Because of the I/O the WAL had to be turned off, this introduced problems when Region Servers occasionally died. Implementation of large regions 10GB, and fairly large HBlocks 512MB, increasing flush sizes to reduce minor compactions. Use of MSLAB to virtually eliminate GC all together, use of large heap 12GB on RS.
Worst problems we experienced was META corruption, that really , really sucked.
Thanks. If there's a more detailed writeup you can point me to that'd be great. I would like to make sure then that all these issues are addressed in the current versions.
0.94+ has MSLAB by default, with HFileV2 (0.92+) we can support much larger regions (20G or bigger).

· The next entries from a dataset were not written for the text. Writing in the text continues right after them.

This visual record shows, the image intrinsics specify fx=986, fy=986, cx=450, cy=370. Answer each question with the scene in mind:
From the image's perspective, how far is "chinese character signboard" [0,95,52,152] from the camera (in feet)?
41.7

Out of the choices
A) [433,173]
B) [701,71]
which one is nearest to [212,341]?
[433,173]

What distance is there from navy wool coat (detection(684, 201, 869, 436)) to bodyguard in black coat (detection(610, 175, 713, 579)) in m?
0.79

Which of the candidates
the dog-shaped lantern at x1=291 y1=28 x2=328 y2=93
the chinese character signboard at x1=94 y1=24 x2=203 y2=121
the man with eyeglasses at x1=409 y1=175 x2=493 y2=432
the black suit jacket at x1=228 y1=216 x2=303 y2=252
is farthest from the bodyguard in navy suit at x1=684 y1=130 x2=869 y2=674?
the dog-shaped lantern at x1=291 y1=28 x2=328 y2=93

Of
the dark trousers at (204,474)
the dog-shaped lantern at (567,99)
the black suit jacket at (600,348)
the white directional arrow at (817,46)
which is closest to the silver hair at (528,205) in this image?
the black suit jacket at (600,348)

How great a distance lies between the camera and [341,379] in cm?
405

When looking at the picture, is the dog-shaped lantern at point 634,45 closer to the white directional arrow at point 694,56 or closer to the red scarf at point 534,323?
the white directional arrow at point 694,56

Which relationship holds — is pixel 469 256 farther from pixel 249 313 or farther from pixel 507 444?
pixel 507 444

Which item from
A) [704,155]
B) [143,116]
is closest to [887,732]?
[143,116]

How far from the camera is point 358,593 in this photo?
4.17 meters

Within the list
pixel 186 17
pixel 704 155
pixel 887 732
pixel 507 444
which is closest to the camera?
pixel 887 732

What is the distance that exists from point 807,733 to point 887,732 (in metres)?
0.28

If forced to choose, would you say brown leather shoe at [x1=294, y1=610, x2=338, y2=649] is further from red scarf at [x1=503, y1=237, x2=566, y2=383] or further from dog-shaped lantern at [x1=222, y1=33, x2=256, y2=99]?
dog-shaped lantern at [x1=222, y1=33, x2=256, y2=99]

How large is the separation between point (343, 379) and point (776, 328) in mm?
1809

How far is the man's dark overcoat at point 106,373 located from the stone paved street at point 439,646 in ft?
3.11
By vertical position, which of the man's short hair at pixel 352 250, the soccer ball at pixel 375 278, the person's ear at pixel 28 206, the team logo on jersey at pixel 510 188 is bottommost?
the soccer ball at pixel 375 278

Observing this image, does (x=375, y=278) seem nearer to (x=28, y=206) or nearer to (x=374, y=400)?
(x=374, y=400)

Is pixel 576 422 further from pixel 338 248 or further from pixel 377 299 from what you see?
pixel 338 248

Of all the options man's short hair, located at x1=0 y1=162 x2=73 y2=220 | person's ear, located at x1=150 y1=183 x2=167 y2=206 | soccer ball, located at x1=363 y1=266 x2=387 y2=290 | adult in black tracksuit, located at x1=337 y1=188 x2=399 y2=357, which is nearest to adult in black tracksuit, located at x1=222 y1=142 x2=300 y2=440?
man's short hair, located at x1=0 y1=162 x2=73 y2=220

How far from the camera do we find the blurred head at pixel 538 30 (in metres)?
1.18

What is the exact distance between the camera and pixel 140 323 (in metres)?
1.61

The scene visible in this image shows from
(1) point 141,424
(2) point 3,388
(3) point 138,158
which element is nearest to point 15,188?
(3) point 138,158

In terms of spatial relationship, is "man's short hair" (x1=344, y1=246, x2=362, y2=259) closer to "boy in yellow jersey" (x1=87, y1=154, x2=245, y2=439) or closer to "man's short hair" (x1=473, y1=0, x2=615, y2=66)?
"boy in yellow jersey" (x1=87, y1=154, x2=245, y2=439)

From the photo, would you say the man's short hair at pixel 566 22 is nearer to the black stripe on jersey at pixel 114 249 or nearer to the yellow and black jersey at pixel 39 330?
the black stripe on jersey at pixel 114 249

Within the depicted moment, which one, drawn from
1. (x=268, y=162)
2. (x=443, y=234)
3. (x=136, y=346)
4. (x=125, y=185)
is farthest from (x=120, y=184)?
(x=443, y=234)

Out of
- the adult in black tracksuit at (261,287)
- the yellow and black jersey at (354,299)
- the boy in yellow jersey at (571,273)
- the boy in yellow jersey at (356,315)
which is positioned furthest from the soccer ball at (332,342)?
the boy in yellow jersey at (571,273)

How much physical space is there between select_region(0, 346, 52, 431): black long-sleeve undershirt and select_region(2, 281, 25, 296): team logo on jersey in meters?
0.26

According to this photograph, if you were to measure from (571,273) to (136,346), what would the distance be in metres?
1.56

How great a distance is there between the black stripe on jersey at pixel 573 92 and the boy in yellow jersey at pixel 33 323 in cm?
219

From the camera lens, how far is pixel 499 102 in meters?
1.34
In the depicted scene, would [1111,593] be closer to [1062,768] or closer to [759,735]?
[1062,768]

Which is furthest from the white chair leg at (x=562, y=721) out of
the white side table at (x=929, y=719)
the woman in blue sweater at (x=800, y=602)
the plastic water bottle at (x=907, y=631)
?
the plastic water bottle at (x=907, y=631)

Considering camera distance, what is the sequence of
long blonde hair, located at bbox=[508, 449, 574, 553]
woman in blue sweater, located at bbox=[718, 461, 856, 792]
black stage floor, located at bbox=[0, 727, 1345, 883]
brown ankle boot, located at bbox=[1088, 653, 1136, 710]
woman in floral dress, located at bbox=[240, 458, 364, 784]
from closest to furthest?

Curious about the 512M HBlocks, did you have scan-heavy read-load?
14k TX peak per regionserver? x 2k that's 28M/s (56M with WAL). Should be doable now even with WAL (definitely with deferred flush). Well, maybe not with concurrent very heavy read load, depending on disk configuration.
Probably on top of Hadoop 0.20-append?
Hadoop-2.x.x should be far better too.
Because of the I/O the WAL had to be turned off, this introduced problems when Region Servers occasionally died. Implementation of large regions 10GB, and fairly large HBlocks 512MB, increasing flush sizes to reduce minor compactions. Use of MSLAB to virtually eliminate GC all together, use of large heap 12GB on RS.
Worst problems we experienced was META corruption, that really , really sucked.